■ GIVEN REQUEST
Print all of the data exactly as written.

-------- THE RECORDS

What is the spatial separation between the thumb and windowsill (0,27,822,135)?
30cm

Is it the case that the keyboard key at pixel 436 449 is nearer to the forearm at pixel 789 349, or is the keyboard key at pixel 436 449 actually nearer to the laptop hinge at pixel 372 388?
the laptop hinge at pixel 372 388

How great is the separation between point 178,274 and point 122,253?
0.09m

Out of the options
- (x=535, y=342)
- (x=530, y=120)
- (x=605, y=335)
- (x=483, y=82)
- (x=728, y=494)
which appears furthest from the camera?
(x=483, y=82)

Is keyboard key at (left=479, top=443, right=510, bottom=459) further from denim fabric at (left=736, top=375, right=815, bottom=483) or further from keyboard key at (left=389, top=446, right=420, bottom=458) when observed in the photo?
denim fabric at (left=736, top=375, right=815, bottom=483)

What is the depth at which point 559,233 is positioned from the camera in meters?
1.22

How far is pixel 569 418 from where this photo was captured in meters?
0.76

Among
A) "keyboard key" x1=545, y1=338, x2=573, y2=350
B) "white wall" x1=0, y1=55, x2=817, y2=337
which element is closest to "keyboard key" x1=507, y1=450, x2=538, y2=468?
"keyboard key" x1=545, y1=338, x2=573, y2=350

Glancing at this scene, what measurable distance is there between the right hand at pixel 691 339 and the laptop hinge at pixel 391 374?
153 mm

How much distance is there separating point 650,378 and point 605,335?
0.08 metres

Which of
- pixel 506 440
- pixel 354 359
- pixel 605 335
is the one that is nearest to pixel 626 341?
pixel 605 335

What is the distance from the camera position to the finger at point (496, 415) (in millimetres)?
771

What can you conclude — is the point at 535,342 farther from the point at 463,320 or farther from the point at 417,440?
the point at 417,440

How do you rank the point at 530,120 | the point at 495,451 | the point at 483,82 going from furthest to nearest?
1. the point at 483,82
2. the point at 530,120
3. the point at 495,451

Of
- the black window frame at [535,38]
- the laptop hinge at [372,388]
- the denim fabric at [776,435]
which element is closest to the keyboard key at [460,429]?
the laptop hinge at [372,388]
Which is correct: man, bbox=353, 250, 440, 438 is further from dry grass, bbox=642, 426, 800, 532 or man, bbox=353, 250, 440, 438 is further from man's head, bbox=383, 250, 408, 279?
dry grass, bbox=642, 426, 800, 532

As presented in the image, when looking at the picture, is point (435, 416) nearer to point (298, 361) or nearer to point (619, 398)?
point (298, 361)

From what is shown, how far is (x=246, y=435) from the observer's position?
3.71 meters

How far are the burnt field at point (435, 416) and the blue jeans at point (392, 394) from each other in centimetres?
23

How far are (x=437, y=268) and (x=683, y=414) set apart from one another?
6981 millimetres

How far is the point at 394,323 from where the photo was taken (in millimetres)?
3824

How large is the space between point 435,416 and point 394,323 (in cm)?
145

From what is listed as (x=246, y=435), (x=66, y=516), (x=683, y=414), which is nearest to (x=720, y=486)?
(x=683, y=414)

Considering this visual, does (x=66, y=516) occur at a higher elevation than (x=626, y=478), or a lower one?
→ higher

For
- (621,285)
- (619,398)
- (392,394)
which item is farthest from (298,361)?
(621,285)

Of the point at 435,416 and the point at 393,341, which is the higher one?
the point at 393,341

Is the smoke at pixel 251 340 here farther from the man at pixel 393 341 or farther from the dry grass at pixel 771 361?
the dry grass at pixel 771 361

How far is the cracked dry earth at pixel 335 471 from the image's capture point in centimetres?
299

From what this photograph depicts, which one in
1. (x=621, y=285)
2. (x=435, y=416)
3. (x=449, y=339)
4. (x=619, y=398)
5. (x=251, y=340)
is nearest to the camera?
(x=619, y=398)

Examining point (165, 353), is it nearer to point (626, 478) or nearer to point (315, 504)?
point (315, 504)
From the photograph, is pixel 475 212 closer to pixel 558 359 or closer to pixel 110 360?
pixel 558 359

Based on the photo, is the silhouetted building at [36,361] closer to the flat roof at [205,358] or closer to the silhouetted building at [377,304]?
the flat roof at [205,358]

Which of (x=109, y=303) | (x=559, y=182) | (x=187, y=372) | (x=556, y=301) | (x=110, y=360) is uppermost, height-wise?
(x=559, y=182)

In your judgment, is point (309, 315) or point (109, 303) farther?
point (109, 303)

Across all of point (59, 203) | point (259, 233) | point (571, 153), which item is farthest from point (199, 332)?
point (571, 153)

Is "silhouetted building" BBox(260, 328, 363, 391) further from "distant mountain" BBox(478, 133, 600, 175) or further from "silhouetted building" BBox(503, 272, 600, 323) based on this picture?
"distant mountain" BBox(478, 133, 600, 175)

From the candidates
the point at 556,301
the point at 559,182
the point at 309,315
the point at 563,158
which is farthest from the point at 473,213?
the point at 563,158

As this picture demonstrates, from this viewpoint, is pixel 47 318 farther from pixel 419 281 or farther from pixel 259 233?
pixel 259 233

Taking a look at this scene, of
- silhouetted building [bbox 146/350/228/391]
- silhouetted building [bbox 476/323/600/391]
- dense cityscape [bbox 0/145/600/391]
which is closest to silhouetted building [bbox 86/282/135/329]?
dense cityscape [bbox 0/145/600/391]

----------------

■ THE COMPLETED TASK
What is the spatial separation between the thumb and windowsill (0,27,822,135)?
30cm

Is it the case that the keyboard key at pixel 436 449 is nearer to the forearm at pixel 789 349, or is the keyboard key at pixel 436 449 actually nearer to the laptop hinge at pixel 372 388?
the laptop hinge at pixel 372 388

How great is the separation between point 178,274 and point 122,253?
0.09m

Out of the options
- (x=535, y=342)
- (x=530, y=120)
- (x=605, y=335)
- (x=483, y=82)
- (x=728, y=494)
which appears furthest from the camera?
(x=483, y=82)

Is keyboard key at (left=479, top=443, right=510, bottom=459) further from denim fabric at (left=736, top=375, right=815, bottom=483) or further from keyboard key at (left=389, top=446, right=420, bottom=458) when observed in the photo?
denim fabric at (left=736, top=375, right=815, bottom=483)

What is the depth at which point 559,233 is positioned from the camera in meters?
1.22

How far is pixel 569 418 from where this photo was captured in meters?
0.76

Among
A) "keyboard key" x1=545, y1=338, x2=573, y2=350
B) "white wall" x1=0, y1=55, x2=817, y2=337
which element is closest to "keyboard key" x1=507, y1=450, x2=538, y2=468?
"keyboard key" x1=545, y1=338, x2=573, y2=350

Glancing at this scene, what measurable distance is there between the right hand at pixel 691 339 and the laptop hinge at pixel 391 374?
153 mm

How much distance is there separating point 650,378 and point 605,335?
0.08 metres

Which of
- pixel 506 440
- pixel 354 359
- pixel 605 335
is the one that is nearest to pixel 626 341?
pixel 605 335

What is the distance from the camera position to the finger at point (496, 415) (in millimetres)?
771

What can you conclude — is the point at 535,342 farther from the point at 463,320 or farther from the point at 417,440?
the point at 417,440

How do you rank the point at 530,120 | the point at 495,451 | the point at 483,82 going from furthest to nearest?
1. the point at 483,82
2. the point at 530,120
3. the point at 495,451

Of
- the black window frame at [535,38]
- the laptop hinge at [372,388]
- the denim fabric at [776,435]
which element is closest to the keyboard key at [460,429]?
the laptop hinge at [372,388]
Which is correct: man, bbox=353, 250, 440, 438 is further from dry grass, bbox=642, 426, 800, 532 or man, bbox=353, 250, 440, 438 is further from man's head, bbox=383, 250, 408, 279?
dry grass, bbox=642, 426, 800, 532

As presented in the image, when looking at the picture, is point (435, 416) nearer to point (298, 361) or nearer to point (619, 398)?
point (298, 361)

From what is shown, how far is (x=246, y=435) from the observer's position?
3.71 meters

How far are the burnt field at point (435, 416) and the blue jeans at point (392, 394) from each other in centimetres?
23

How far are (x=437, y=268) and (x=683, y=414) set apart from one another?
6981 millimetres

How far is the point at 394,323 from where the photo was taken (in millimetres)?
3824

How large is the space between point 435,416 and point 394,323 (in cm)?
145

From what is listed as (x=246, y=435), (x=66, y=516), (x=683, y=414), which is nearest to (x=720, y=486)?
(x=683, y=414)

Considering this visual, does (x=66, y=516) occur at a higher elevation than (x=626, y=478), or a lower one?
→ higher

For
- (621,285)
- (619,398)
- (392,394)
which item is farthest from (298,361)?
(621,285)

Of the point at 435,416 and the point at 393,341, which is the higher one?
the point at 393,341

Is the smoke at pixel 251 340 here farther from the man at pixel 393 341 or farther from the dry grass at pixel 771 361?
the dry grass at pixel 771 361

How far is the cracked dry earth at pixel 335 471 from the image's capture point in centimetres?
299

From what this photograph depicts, which one in
1. (x=621, y=285)
2. (x=435, y=416)
3. (x=449, y=339)
4. (x=619, y=398)
5. (x=251, y=340)
is nearest to the camera?
(x=619, y=398)

Examining point (165, 353), is it nearer to point (626, 478) or nearer to point (315, 504)?
point (315, 504)
From the photograph, is pixel 475 212 closer to pixel 558 359 or closer to pixel 110 360?
pixel 558 359

Based on the photo, is the silhouetted building at [36,361] closer to the flat roof at [205,358] or closer to the silhouetted building at [377,304]?
the flat roof at [205,358]

Which of (x=109, y=303) | (x=559, y=182) | (x=187, y=372) | (x=556, y=301) | (x=110, y=360) is uppermost, height-wise?
(x=559, y=182)

In your judgment, is point (309, 315) or point (109, 303) farther?
point (109, 303)

Across all of point (59, 203) | point (259, 233) | point (571, 153), which item is farthest from point (199, 332)?
point (571, 153)

Is "silhouetted building" BBox(260, 328, 363, 391) further from "distant mountain" BBox(478, 133, 600, 175) or further from "silhouetted building" BBox(503, 272, 600, 323) based on this picture?
"distant mountain" BBox(478, 133, 600, 175)

From the candidates
the point at 556,301
the point at 559,182
the point at 309,315
the point at 563,158
which is farthest from the point at 473,213?
the point at 563,158

As this picture demonstrates, from this viewpoint, is pixel 47 318 farther from pixel 419 281 or farther from pixel 259 233?
pixel 259 233

Taking a look at this scene, of
- silhouetted building [bbox 146/350/228/391]
- silhouetted building [bbox 476/323/600/391]
- dense cityscape [bbox 0/145/600/391]
which is closest to silhouetted building [bbox 86/282/135/329]?
dense cityscape [bbox 0/145/600/391]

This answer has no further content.